Issack Hassan:Kenyans have ‘resentment and anger’ over election results


Technological and other “challenges” experienced in the recent elections have taught the Independent Electoral and Boundaries Commission (IEBC) lessons it will apply in future polls, the IEBC chairman told a Washington audience on Wednesday.

Mr. Issack Hassan acknowledged that the commission took too ambitious an approach in managing the voting in March.

He cited widespread breakdowns of electronic voter identification devices and malfunctioning of the computer system for reporting results.

“We needed more consultation and testing on a smaller scale” before trying to implement these new technologies, Mr Hassan added.

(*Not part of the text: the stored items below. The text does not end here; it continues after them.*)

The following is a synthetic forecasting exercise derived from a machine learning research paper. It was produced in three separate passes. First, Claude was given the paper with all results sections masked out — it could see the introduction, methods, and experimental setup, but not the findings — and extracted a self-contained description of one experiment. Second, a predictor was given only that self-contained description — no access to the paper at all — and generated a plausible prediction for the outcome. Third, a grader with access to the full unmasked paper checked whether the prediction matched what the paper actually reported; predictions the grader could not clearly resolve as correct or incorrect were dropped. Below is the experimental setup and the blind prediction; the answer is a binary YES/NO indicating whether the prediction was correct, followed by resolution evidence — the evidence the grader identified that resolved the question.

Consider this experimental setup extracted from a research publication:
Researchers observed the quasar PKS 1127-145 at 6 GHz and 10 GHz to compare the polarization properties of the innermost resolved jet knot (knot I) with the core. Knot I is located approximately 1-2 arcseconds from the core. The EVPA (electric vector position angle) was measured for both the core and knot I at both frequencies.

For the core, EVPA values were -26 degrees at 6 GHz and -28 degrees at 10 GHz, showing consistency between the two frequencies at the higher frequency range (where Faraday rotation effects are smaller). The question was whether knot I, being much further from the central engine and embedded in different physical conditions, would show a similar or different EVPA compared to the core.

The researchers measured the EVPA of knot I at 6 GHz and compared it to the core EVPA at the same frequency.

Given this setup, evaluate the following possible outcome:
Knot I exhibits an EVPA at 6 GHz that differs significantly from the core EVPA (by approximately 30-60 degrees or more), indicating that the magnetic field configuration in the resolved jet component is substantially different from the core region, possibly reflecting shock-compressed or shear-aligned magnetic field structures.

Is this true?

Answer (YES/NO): NO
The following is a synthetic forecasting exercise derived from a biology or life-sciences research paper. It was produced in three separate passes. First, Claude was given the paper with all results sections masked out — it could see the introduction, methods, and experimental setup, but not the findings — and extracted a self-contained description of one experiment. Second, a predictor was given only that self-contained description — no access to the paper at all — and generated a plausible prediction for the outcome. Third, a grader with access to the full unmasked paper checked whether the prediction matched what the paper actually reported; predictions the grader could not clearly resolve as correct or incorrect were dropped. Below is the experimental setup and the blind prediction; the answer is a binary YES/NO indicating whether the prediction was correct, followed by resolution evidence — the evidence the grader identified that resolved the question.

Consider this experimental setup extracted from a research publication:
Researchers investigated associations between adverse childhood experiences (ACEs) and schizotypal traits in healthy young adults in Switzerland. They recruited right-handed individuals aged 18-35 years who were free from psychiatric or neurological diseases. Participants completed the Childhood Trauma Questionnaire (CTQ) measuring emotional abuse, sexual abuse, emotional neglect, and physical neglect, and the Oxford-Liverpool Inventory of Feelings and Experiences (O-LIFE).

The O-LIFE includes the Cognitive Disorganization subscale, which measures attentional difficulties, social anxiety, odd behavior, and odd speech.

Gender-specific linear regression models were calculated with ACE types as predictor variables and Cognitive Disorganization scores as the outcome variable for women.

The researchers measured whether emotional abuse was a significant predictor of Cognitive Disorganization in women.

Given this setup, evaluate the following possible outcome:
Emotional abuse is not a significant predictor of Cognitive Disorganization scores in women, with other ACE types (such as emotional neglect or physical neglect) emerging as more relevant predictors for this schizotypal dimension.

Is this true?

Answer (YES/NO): NO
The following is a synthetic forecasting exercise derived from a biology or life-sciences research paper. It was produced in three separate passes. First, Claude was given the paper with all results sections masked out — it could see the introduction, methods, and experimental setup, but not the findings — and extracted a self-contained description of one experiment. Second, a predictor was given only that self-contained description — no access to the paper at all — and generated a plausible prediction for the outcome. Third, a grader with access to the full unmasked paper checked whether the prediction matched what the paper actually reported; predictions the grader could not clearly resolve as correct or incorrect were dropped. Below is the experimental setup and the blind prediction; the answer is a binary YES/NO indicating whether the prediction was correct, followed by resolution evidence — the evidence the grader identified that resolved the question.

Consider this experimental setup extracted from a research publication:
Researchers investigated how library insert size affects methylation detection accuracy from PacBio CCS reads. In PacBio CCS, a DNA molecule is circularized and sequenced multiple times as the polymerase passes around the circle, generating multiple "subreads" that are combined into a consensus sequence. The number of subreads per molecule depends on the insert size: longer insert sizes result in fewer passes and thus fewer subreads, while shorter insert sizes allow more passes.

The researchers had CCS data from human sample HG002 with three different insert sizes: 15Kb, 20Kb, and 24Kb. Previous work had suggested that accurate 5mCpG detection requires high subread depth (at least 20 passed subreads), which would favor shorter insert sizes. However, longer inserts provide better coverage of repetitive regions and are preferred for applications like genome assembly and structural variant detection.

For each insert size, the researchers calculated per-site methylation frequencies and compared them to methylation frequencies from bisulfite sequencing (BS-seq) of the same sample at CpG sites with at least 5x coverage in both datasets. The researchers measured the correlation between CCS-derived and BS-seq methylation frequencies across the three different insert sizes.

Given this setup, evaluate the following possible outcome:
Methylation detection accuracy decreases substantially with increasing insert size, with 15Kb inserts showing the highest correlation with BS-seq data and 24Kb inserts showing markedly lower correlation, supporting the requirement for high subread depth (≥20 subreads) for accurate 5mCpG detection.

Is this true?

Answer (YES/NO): NO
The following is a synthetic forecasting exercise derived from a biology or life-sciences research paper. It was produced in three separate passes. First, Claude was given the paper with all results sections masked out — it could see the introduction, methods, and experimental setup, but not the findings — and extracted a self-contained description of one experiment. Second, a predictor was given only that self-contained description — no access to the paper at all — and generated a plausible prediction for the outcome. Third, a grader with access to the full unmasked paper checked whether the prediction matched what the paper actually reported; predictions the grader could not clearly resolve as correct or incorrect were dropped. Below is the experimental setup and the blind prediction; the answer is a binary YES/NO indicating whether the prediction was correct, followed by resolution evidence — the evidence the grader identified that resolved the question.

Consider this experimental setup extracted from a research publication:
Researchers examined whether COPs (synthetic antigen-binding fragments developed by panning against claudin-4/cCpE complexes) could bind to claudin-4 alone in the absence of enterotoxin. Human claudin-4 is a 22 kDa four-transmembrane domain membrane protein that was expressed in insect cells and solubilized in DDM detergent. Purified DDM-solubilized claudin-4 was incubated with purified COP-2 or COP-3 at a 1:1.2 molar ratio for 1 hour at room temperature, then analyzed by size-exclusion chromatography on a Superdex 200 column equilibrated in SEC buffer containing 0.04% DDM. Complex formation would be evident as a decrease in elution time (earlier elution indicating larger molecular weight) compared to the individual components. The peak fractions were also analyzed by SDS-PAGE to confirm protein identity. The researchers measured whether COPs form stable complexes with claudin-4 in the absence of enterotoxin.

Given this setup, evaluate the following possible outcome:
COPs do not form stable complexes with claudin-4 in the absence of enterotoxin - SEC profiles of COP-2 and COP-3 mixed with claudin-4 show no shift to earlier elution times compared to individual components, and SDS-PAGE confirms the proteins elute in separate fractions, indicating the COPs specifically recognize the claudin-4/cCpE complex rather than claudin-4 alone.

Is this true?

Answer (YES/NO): YES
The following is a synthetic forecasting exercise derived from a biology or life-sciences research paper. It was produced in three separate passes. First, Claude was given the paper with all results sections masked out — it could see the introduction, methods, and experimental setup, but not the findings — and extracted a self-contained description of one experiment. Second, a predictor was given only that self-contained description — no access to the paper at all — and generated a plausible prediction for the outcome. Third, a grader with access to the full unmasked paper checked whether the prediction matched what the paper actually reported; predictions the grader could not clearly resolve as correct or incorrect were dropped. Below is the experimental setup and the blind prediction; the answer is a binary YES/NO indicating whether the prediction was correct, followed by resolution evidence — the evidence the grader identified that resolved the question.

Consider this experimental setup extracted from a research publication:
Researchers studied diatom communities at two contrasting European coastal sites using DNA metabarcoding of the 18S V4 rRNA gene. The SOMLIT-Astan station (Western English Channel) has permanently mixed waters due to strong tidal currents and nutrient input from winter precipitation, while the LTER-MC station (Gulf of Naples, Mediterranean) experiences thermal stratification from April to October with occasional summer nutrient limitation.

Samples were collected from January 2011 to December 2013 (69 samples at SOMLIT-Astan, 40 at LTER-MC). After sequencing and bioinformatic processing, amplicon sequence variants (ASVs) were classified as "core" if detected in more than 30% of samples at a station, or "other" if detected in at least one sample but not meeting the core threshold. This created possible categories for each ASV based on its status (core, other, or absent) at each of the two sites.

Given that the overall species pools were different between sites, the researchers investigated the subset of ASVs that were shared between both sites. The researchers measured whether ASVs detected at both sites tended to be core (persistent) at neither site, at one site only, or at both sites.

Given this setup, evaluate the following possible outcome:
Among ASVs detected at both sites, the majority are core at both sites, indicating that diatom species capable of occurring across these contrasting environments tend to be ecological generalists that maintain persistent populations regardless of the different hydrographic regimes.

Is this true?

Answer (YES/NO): NO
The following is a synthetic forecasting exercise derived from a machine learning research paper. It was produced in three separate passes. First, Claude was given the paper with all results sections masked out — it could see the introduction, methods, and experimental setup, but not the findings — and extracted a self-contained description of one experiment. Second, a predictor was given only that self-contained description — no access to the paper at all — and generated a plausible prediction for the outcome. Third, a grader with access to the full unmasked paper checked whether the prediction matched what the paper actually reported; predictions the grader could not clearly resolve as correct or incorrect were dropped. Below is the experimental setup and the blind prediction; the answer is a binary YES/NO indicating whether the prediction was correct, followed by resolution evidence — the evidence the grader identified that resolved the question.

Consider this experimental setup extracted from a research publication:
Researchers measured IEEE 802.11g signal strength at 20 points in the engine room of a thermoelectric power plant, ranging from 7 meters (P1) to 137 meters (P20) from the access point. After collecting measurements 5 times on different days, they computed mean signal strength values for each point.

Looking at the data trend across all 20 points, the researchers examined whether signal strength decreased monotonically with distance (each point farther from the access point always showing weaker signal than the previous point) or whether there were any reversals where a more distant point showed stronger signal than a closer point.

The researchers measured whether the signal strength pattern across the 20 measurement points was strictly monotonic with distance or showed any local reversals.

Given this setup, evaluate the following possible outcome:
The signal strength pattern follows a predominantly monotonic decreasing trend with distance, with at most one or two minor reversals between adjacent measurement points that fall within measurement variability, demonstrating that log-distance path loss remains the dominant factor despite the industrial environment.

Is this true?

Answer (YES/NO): NO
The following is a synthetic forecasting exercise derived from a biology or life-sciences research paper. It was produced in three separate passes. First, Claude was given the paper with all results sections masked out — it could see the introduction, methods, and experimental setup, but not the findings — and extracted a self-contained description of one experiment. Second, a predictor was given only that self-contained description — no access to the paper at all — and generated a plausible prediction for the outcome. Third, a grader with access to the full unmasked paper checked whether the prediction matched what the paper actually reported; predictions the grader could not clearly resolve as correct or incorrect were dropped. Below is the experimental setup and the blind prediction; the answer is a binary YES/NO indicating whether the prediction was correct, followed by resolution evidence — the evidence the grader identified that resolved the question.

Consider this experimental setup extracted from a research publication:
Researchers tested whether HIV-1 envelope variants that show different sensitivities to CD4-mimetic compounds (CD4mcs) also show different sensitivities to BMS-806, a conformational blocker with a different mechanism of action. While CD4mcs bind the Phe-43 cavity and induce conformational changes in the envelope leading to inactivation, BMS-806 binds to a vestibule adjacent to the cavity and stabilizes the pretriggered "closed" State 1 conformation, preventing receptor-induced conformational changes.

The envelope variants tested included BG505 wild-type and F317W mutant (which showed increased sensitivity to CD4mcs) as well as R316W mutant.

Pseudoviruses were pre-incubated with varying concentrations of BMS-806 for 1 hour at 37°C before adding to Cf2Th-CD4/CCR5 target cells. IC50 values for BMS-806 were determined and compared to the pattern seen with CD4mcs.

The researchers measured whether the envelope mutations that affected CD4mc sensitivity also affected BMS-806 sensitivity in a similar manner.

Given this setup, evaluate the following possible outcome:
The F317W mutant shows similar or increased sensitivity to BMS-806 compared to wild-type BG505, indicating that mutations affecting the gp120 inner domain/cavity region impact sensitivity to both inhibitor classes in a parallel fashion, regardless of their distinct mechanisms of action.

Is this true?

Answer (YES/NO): NO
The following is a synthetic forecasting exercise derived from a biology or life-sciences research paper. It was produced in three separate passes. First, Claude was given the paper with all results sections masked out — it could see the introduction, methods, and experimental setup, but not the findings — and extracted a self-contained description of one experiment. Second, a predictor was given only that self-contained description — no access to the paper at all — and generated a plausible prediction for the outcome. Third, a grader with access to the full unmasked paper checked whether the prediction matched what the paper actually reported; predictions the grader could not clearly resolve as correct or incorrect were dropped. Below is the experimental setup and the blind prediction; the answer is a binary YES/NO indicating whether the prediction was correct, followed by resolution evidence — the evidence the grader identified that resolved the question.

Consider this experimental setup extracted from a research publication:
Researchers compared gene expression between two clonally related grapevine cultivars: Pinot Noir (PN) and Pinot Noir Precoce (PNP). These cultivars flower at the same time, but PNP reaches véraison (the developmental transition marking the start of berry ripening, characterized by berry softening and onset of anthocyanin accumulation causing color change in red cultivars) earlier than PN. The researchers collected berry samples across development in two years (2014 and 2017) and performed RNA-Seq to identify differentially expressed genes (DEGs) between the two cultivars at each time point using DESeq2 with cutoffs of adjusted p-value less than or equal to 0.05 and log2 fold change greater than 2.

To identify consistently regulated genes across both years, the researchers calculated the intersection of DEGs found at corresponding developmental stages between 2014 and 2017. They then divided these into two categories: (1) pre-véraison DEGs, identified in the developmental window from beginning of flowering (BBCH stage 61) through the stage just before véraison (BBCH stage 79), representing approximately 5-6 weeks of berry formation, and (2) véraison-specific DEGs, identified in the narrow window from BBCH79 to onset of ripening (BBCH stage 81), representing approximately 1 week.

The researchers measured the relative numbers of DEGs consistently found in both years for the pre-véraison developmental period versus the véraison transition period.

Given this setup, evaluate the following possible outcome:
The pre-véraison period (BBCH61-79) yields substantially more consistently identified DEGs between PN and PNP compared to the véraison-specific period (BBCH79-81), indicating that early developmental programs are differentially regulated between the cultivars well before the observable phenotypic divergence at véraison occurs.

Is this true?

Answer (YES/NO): NO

The IEBC also “had built huge expectations that this is going to work,” he noted.
“People equated the technology with free and fair elections,” Mr Hassan observed, adding, “We need to better manage expectations.”

He further acknowledged that some Kenyans “still have resentment and anger” over the results of the election, with many of them blaming the IEBC for what they view as an unfair outcome.

“We have been caricatured, called thieves, called corrupt people,” he said. “It comes with the territory.”

Exit poll

Mr Hassan added with a smile that the chairmanship of the IEBC has been described as a “lonely and thankless” position.

But he also strongly defended the conduct of the voting.

“All reports say the elections were largely credible,” Mr Hassan noted. “There was no theft of the election.”

In response to a question, he rejected the findings of an Election Day exit poll conducted by two US political scientists that showed Uhuru Kenyatta and Raila Odinga both receiving about 40 percent of the vote.

“That exit poll was very surprising to us because it went against every other poll in the country,” Mr Hassan said. He pointed out that the results of the parliamentary vote were consistent with the reported results of the presidential vote.

Prof Joel Barkan, a US specialist in Kenyan politics, noted during the forum held at the International Foundation for Electoral Systems that the election cost $100 million. And vote tallies are still not posted on the IEBC website three months after polling day, Prof Barkan added.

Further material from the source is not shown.